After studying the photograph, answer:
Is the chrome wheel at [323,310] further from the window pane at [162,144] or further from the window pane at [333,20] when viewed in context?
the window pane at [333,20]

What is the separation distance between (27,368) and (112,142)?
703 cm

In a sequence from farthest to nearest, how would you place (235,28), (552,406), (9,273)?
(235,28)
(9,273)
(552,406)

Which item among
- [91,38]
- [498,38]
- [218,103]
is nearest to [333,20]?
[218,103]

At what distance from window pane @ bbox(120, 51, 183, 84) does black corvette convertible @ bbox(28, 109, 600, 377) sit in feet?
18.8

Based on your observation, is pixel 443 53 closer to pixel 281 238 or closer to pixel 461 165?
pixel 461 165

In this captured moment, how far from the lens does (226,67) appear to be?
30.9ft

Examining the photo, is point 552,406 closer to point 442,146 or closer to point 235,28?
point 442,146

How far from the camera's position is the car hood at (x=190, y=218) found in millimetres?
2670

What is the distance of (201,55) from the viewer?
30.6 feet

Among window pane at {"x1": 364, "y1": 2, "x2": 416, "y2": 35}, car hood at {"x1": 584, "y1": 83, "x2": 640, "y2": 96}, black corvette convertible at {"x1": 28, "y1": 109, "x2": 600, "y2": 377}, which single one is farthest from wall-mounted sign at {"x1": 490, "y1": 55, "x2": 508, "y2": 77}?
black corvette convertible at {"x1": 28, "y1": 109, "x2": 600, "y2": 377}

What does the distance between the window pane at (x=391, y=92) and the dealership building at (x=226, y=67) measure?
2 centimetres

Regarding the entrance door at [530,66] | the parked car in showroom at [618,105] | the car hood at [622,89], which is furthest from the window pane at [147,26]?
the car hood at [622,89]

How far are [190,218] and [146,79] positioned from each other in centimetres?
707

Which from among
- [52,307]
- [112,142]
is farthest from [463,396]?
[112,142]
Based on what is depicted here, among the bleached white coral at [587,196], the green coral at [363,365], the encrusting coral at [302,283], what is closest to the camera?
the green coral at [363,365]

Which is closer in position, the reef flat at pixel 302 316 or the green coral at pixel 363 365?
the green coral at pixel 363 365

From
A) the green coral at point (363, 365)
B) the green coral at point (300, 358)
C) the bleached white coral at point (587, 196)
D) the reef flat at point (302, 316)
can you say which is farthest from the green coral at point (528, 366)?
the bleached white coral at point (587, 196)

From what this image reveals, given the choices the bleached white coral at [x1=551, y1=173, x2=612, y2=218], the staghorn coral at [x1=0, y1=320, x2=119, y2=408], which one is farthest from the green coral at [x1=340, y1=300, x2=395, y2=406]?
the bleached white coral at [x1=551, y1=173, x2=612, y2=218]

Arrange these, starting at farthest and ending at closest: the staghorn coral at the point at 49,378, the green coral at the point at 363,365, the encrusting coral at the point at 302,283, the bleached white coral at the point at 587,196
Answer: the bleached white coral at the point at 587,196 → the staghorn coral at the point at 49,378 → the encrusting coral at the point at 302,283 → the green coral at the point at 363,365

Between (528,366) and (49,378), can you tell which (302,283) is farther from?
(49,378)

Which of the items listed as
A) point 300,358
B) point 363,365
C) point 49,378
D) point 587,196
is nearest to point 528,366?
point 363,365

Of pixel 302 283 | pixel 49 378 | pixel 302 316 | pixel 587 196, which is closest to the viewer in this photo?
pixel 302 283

^^^^^^^^^^^^^^^^

Task brief:
Report each line in the data above that contains the word "pixel". Matching is case-sensitive.

Solution below:
Based on your observation, is pixel 443 53 closer to pixel 281 238 or closer to pixel 461 165?
pixel 461 165
Which is closer in position, the reef flat at pixel 302 316 or the green coral at pixel 363 365?
the green coral at pixel 363 365
Of pixel 302 283 | pixel 49 378 | pixel 302 316 | pixel 587 196, which is closest to the viewer in this photo?
pixel 302 283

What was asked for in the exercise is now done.